Text excerpt section start
Research into communication in general practice has focused
on either the consultation or interviews with doctors and
patients.1-4 Researching the consultation in isolation
tends to neglect those aspects of communication that remain unspoken.
Conducting interviews in isolation focuses too much on participants'
generalised views at the expense of their specific communication
behaviours in the medical interaction. To determine what is unspoken in
the consultation requires both doctors and patients to be interviewed
outside the consultation and a recording of the interaction to be made.
We examined the absent discourse that emerges when this approach is
taken and its effect on outcomes.
In developing their model of patient centred medicine Levenstein et al
introduced the concept of agendas as the key to understanding patients.5 They found that doctors failed to elicit 54%
of patients' reasons for consulting and 45% of their
worries.6 Campion et al showed that social and emotional
agendas are the most likely issues to be underrepresented in the
consultation.7 The concept of patients' total agendas is
preferable to the narrower and yet more difficult to define concept of
patients' expectations. It includes all the reasons for encounter and
encompasses patients' ideas, concerns, and expectations. Expectations
include specific behaviour that patients would like to occur in the
consultation and more general aspects concerning the relationship and
interaction with the doctor.4
What doctors both believe and do influences the expression of
patients' agendas. Doctors may overestimate the extent to which patients are primarily concerned with medical treatment rather than
with gaining information and support. Unless patients are overtly
distressed doctors may have trouble in recognising those who are
seeking support.8
We describe the first phase of a two part study,
"improving doctor-patient communication about drugs." We aimed to
describe current communication practice among general practitioners
through a qualitative approach (phase 1) and from this to develop and test an educational intervention to improve communication about drugs
(phase 2). We conducted phase 1 in 20 practices in the West Midlands
and south east England. Ethical approval was obtained from 11 local
ethics committees. The methods have been reported in detail
elsewhere.9
Sampling
Design:
Qualitative study.
Text excerpt section end
Supplied material section start
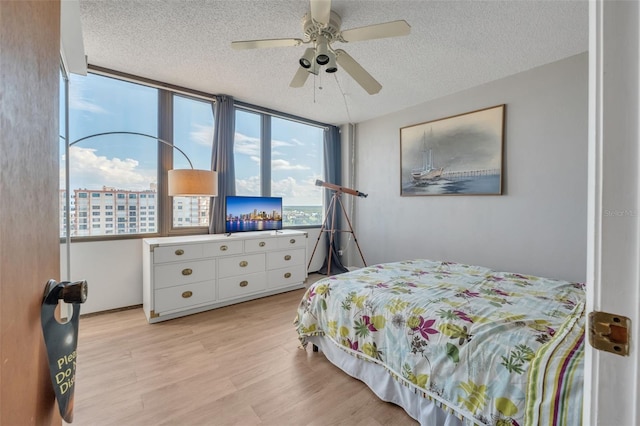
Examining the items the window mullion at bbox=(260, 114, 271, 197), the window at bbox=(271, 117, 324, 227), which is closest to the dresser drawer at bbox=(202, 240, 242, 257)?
the window mullion at bbox=(260, 114, 271, 197)

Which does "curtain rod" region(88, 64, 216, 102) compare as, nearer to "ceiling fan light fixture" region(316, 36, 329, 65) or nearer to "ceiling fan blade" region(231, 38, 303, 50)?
"ceiling fan blade" region(231, 38, 303, 50)

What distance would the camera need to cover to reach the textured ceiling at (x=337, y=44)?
1.98m

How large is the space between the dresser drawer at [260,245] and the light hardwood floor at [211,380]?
3.08 ft

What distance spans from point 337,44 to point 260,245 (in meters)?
2.39

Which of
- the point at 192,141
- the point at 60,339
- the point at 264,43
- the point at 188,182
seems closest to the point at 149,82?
the point at 192,141

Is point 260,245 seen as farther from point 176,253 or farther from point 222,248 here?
point 176,253

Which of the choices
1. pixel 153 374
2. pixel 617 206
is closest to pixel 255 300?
pixel 153 374

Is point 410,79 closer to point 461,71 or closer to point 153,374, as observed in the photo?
point 461,71

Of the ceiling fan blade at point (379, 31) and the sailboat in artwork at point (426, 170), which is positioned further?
the sailboat in artwork at point (426, 170)

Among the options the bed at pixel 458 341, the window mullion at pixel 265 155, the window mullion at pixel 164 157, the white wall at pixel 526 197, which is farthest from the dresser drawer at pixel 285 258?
the white wall at pixel 526 197

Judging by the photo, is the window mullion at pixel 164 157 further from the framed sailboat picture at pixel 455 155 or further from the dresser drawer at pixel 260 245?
the framed sailboat picture at pixel 455 155

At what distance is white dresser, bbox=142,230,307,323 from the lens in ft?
9.01

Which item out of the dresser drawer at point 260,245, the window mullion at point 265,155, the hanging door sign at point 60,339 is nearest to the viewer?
the hanging door sign at point 60,339

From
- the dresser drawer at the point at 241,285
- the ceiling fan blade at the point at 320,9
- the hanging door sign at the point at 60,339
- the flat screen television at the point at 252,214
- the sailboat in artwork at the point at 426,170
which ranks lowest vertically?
the dresser drawer at the point at 241,285
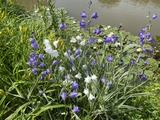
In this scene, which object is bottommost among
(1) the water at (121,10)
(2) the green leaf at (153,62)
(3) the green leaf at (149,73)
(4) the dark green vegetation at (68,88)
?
(4) the dark green vegetation at (68,88)

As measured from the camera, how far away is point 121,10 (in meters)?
5.83

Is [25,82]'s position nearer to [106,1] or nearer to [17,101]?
[17,101]

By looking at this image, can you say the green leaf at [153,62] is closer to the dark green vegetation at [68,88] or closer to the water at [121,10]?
the water at [121,10]

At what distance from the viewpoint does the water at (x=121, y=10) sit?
511 cm

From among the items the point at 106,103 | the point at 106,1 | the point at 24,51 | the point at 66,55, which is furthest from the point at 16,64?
the point at 106,1

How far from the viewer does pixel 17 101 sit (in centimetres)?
204

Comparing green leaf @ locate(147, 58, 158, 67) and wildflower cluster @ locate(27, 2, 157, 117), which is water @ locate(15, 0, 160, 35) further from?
wildflower cluster @ locate(27, 2, 157, 117)

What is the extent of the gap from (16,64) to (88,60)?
0.60 m

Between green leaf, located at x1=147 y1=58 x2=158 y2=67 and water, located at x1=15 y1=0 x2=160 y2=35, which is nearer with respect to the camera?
green leaf, located at x1=147 y1=58 x2=158 y2=67

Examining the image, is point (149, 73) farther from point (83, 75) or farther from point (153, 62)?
point (83, 75)

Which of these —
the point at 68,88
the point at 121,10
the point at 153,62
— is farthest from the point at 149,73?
the point at 121,10

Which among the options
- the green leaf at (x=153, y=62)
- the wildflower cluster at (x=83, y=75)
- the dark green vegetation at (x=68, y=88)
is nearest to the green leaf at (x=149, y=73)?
the green leaf at (x=153, y=62)

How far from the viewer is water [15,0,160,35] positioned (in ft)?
16.8

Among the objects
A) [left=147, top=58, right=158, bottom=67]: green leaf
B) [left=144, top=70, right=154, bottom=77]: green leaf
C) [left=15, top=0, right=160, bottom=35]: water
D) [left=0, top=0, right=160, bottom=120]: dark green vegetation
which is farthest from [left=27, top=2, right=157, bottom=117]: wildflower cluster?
[left=15, top=0, right=160, bottom=35]: water
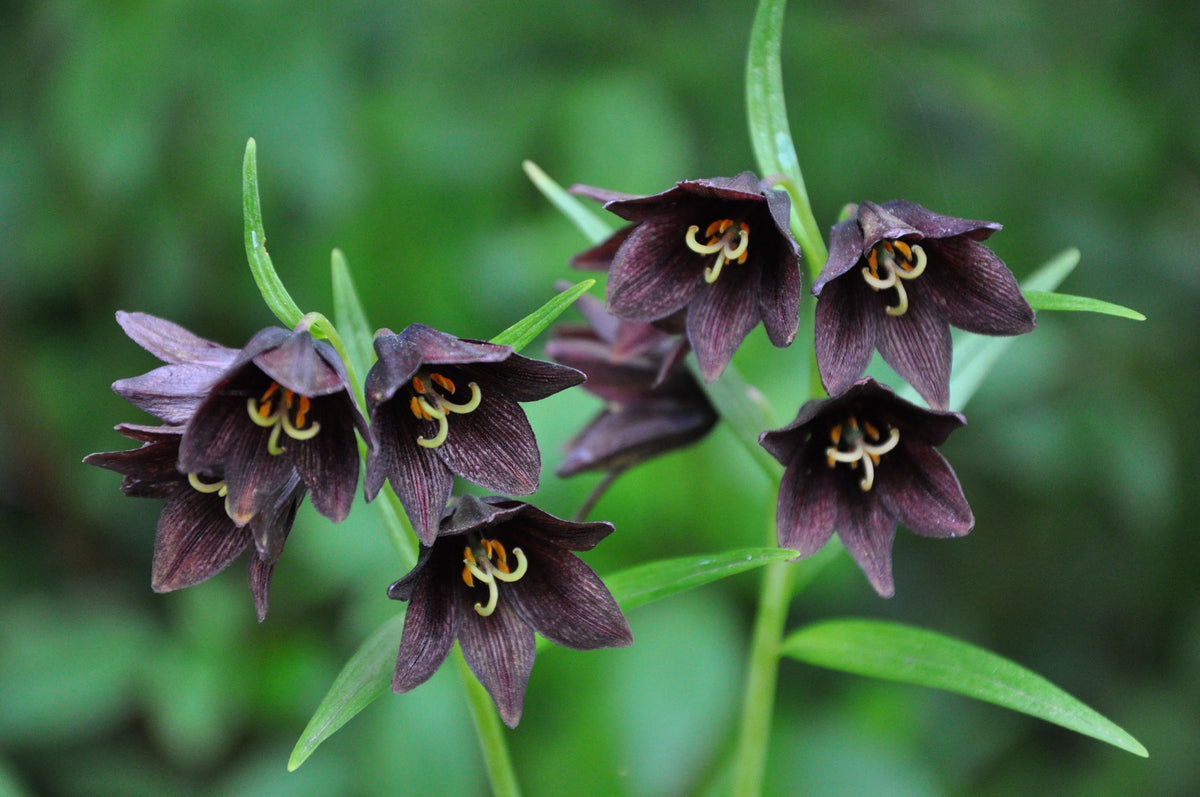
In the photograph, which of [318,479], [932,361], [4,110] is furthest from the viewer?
[4,110]

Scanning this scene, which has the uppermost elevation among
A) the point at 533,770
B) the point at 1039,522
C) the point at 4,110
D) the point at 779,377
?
the point at 4,110

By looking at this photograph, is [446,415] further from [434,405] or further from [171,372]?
[171,372]

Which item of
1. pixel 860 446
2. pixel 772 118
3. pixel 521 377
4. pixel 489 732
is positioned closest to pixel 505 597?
pixel 489 732

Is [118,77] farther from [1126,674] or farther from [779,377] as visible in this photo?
[1126,674]

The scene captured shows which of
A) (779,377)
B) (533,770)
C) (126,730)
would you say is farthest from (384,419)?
(126,730)

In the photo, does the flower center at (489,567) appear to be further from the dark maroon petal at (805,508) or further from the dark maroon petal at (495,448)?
the dark maroon petal at (805,508)

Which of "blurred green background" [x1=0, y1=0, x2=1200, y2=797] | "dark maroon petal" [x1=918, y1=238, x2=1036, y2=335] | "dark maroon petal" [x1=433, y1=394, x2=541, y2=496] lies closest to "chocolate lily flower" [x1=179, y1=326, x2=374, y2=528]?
"dark maroon petal" [x1=433, y1=394, x2=541, y2=496]

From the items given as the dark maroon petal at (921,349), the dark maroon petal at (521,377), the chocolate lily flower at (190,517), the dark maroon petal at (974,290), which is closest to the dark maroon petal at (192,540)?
the chocolate lily flower at (190,517)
Supplied material section end
- _Requirement_:
Retype the part of the general practice communication text that begins at the words "Research into communication" and stops after "that remain unspoken.".

- _Solution for this problem_:
Research into communication in general practice has focused
on either the consultation or interviews with doctors and
patients.1-4 Researching the consultation in isolation
tends to neglect those aspects of communication that remain unspoken.